Subchannels of WMEU-CD
| Subchannel | Res.Tooltip Display resolution | Short name | Programming |
| 48.1 | 720p | U Too | Main WMEU-CD programming |
| 48.2 | START | Start TV (WBBM-TV) |
| 48.3 | CATCHY | Catchy Comedy (WCIU-TV) |
| 48.4 | 480i | MeTV+ | MeTV+ |

In early 2010, WMEU-CA filed an application with the Federal Communications Commission to operate a companion digital signal on UHF channel 46. However, due to possible interference with the digital signal of WHME-TV in South Bend, Indiana, on that same channel, WMEU later applied to move to UHF channel 32, which was formerly occupied by the analog signal of Fox owned-and-operated station WFLD. On June 8, 2010, the station was granted a construction permit to build its digital transmitter. The license to cover for WMEU's digital signal was approved by the FCC on June 13, 2011; the station signed on its digital signal one month later on July 11, under the call sign WMEU-CD. However, since WMEU-CD's signal does not cover the entire Chicago market, WCIU continues to simulcast WMEU's programming on digital subchannel 26.2.
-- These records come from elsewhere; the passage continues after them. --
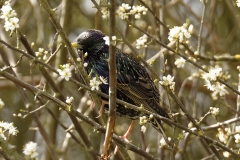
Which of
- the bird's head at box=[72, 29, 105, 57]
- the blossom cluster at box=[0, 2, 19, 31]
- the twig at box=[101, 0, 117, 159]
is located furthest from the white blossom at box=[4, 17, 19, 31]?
the bird's head at box=[72, 29, 105, 57]

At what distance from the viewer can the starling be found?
175 inches

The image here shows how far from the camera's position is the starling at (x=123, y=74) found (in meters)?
4.46

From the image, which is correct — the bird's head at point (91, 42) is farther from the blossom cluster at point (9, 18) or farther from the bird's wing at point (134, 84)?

In addition to its carriage on digital subchannel 48.2, WMEU simulcast TouchVision in a letterboxed format on its analog channel 48 signal from September 29, 2014, to January 14, 2016.

In July 2024, the fifth subchannel began broadcasting test videos using the HEVC codec in 1080p format. Typically, only newer TVs and devices that support 4K video will currently support it. The second subchannel reverted to MPEG-2, and the third subchannel was reduced to 480i.